[ オピニオン ]
(2016/5/24 05:00)
今も下町風情あふれる団子坂(東京都文京区)周辺は、江戸時代から多くの植木職人が住んでいた。大正時代の関東大震災で被害を受けた盆栽園の一部が良質な土や水、新鮮な空気を求めて、埼玉県の大宮に移転した。
それから90年余。「大宮盆栽村」(さいたま市北区)は屈指の盆栽の名所として内外に知られるまでになった。大自然の美しさや景色を凝縮して表現する盆栽を鑑賞家は「鉢の中に小宇宙を想像できる」という。
高齢者の趣味と思われがちだが、イタリアやフランスはじめ海外では若者の愛好家も少なくない。「BONSAI」は「KARAOKE」や「MANGA」と並んで、英語として定着した。

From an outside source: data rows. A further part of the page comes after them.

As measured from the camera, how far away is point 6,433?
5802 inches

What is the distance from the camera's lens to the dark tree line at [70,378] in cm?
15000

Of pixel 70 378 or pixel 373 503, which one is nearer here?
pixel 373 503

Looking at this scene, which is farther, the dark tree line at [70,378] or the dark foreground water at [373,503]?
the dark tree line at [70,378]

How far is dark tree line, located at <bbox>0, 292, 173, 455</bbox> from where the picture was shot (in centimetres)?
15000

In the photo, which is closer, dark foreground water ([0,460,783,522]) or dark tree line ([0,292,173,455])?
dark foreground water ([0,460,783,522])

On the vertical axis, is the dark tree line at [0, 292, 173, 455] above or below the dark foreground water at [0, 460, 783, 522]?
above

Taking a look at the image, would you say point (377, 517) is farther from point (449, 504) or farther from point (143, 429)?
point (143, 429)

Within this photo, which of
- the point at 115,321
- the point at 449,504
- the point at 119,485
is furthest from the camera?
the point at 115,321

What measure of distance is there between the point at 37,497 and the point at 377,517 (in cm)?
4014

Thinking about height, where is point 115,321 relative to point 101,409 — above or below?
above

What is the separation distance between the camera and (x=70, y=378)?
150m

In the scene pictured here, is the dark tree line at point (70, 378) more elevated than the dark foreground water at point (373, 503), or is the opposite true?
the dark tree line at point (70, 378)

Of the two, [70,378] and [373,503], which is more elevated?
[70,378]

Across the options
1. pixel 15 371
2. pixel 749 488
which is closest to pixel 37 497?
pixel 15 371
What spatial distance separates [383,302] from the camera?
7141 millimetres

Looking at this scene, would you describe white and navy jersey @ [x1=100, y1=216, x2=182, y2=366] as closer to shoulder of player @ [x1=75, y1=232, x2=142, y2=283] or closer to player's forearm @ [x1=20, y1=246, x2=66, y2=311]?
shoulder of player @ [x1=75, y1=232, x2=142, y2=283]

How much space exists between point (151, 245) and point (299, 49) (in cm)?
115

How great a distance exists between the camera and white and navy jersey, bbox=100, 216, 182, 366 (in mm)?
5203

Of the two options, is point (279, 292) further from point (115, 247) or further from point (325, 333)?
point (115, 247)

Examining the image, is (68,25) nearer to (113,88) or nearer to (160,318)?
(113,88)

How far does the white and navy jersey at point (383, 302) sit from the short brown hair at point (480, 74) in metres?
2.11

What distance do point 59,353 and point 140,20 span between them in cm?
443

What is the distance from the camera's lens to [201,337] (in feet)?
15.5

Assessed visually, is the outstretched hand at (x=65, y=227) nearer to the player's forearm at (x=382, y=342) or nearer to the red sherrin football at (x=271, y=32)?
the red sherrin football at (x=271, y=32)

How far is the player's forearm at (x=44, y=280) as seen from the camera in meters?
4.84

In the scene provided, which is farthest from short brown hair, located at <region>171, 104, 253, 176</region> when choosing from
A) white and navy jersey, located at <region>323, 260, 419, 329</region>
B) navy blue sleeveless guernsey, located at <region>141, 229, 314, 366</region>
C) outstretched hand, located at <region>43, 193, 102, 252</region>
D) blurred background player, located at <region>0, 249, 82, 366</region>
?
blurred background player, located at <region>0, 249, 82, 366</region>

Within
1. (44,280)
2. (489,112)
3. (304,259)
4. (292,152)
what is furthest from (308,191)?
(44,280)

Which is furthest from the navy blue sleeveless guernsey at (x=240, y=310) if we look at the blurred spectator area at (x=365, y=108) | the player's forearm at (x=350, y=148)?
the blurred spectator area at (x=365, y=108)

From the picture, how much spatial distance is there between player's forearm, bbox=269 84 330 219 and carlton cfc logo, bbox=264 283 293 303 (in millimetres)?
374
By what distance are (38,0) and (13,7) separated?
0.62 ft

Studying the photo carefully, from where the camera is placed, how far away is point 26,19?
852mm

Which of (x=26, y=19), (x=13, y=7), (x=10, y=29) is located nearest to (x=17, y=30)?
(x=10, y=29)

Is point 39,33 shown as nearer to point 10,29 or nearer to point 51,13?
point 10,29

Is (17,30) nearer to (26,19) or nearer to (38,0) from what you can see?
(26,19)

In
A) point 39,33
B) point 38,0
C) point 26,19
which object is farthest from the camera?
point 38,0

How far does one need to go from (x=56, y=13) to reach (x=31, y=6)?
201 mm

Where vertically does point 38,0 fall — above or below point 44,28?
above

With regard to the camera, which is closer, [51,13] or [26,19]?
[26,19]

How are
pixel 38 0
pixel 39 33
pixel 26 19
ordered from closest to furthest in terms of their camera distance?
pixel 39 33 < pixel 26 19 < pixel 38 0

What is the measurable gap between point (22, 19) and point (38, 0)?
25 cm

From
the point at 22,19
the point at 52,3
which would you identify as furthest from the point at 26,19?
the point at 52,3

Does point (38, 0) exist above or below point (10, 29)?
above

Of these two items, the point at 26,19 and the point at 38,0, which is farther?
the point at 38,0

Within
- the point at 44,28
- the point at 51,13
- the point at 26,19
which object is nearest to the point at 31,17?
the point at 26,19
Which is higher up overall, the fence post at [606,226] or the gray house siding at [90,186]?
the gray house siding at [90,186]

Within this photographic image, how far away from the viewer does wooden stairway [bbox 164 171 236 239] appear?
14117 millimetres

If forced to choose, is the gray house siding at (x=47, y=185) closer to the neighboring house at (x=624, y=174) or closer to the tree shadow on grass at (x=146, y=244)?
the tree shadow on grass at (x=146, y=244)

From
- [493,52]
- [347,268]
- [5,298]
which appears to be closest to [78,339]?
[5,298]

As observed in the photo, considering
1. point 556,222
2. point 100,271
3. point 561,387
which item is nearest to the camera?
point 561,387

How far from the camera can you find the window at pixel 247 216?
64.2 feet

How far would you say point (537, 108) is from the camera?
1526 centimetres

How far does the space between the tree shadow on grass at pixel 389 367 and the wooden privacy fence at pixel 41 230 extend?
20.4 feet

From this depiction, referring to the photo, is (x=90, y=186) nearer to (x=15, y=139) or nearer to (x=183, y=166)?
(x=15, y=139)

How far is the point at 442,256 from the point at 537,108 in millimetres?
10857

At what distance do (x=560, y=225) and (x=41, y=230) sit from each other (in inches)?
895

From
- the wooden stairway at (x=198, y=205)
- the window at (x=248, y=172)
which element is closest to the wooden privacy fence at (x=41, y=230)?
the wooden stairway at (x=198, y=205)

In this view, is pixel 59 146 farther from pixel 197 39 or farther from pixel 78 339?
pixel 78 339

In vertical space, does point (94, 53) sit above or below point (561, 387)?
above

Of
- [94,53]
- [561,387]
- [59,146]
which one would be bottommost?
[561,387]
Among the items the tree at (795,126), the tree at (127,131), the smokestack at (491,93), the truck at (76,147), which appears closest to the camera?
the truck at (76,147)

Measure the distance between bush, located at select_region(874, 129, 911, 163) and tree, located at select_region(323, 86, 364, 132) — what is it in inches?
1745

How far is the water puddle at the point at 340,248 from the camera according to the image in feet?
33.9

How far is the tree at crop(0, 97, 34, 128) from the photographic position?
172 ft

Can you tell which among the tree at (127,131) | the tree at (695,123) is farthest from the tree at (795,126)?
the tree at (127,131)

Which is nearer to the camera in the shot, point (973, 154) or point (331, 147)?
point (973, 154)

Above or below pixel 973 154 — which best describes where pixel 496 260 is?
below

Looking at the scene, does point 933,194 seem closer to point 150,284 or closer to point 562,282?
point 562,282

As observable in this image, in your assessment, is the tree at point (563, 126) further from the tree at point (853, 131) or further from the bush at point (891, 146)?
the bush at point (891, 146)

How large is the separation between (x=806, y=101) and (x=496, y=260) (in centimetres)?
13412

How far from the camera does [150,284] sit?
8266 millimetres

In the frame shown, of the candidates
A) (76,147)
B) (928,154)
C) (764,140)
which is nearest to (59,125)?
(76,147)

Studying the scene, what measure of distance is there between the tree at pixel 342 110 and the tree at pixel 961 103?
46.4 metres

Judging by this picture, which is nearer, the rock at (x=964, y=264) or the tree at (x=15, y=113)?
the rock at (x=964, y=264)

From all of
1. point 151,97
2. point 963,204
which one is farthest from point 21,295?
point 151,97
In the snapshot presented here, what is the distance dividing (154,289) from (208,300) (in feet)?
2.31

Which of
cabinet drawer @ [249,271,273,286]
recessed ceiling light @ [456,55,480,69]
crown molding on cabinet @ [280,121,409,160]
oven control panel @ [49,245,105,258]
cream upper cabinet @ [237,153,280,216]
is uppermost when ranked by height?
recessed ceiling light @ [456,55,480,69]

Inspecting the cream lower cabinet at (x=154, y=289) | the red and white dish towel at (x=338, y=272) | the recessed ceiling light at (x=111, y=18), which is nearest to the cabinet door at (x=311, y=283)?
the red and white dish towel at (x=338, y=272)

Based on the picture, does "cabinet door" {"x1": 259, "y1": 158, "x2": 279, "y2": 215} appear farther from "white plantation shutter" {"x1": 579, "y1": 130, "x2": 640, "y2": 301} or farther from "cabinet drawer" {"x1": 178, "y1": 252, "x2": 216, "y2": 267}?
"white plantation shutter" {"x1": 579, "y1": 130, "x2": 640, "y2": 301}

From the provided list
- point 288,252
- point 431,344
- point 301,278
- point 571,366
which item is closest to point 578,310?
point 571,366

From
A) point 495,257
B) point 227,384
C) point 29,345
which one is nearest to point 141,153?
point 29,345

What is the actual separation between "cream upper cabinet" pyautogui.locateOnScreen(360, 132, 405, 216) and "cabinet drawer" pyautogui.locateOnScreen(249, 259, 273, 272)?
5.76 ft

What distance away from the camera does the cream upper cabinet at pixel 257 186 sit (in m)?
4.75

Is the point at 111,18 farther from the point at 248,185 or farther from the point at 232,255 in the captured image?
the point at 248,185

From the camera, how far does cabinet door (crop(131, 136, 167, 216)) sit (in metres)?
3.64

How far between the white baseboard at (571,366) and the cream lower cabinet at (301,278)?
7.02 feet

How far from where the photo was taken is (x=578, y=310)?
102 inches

さいたま市は10年前から小学校の授業に盆栽づくり体験を取り入れている。2016年度は11校、約1000人の生徒が参加する。経済局商工観光部の柳田香さんは「若い世代に盆栽の魅力を知ってもらいたい」と目を細める。
17年4月には、4年に一度の「第8回世界盆栽大会」が開かれる。さいたまでの開催は第1回以来、28年ぶり。市長の清水勇人さんは、さいたまを“盆栽の聖地”として世界にアピールする機会ととらえる。日本の文化が世界に広がるきっかけになってもらいたい。